Requirements => Starting with the line that contains "What item among" and continuing through the last of the rows, arrange every line as a numbered list, leaving out blank lines.

Extracted data =>
<<<<

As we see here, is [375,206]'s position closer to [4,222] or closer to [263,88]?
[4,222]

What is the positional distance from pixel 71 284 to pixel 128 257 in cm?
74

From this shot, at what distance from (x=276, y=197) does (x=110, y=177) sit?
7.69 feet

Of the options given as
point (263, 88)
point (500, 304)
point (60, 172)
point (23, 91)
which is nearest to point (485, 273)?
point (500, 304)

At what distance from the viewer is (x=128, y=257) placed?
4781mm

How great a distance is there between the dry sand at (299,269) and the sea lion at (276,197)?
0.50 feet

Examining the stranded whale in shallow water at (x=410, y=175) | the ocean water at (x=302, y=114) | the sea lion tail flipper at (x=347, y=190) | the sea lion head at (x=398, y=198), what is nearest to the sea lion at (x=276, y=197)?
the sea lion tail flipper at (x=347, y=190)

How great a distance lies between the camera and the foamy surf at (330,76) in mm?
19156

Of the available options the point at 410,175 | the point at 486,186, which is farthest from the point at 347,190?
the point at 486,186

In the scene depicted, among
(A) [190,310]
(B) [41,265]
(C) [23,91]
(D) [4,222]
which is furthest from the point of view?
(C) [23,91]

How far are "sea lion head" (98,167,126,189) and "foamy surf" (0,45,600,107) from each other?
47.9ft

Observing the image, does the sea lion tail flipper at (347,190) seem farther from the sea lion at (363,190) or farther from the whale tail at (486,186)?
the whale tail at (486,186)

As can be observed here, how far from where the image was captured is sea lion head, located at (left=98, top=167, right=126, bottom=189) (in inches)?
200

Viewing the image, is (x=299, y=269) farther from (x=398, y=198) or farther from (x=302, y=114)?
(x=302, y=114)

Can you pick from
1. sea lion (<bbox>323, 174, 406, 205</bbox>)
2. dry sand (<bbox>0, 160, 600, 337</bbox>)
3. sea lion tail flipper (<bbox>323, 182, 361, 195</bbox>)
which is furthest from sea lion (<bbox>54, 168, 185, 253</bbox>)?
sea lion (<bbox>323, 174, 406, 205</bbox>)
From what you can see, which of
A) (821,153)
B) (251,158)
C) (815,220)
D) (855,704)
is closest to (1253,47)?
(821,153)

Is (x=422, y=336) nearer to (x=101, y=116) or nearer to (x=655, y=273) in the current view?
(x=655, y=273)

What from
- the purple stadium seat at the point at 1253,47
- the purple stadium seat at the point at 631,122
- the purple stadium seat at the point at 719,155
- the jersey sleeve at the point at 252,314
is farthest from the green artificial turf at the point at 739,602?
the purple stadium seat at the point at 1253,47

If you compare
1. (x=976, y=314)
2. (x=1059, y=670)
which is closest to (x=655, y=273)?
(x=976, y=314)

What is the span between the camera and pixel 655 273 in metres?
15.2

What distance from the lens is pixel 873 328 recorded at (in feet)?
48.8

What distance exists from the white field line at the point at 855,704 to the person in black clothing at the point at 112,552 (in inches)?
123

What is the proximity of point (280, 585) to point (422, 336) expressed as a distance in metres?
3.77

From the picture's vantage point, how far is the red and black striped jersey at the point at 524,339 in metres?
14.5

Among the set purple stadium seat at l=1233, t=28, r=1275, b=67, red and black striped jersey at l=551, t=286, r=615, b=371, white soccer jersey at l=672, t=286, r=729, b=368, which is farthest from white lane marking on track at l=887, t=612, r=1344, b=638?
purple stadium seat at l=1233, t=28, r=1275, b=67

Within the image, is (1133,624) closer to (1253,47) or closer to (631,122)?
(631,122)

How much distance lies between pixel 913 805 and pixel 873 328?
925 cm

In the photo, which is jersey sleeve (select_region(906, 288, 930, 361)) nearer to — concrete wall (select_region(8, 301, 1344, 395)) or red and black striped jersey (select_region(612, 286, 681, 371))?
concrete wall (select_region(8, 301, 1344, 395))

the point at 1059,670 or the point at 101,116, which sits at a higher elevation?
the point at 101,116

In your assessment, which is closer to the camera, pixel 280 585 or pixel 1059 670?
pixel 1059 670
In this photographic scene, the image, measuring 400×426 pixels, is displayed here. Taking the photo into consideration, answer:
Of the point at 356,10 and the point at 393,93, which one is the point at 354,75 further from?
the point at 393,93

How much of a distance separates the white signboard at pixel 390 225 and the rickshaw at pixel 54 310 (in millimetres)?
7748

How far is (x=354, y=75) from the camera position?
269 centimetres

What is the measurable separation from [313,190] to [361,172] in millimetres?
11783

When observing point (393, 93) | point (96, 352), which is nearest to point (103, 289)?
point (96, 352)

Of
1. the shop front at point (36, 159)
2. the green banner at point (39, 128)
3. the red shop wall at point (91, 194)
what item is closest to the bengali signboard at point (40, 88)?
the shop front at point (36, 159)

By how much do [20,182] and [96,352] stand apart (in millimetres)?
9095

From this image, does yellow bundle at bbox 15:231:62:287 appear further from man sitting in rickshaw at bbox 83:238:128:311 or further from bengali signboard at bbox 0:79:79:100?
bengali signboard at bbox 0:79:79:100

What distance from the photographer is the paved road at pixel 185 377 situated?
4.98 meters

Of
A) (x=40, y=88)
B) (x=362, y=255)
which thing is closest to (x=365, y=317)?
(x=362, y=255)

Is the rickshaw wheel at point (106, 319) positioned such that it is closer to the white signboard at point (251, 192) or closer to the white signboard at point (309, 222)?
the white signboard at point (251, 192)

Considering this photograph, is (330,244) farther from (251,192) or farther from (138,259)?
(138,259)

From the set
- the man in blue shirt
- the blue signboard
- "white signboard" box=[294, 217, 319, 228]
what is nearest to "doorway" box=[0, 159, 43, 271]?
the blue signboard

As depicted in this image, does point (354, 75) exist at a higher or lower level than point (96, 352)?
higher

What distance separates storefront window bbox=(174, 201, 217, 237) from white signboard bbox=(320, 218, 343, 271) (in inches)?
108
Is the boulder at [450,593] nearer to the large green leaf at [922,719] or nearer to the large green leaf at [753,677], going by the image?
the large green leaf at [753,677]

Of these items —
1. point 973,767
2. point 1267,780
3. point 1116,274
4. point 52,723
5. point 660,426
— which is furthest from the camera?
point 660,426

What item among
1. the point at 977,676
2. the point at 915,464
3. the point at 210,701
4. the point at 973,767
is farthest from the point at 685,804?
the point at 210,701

>>>>

Expected output =>
1. What item among
2. 1. the point at 977,676
3. 2. the point at 915,464
4. 3. the point at 210,701
5. 4. the point at 973,767
6. is farthest from the point at 685,804?
7. the point at 210,701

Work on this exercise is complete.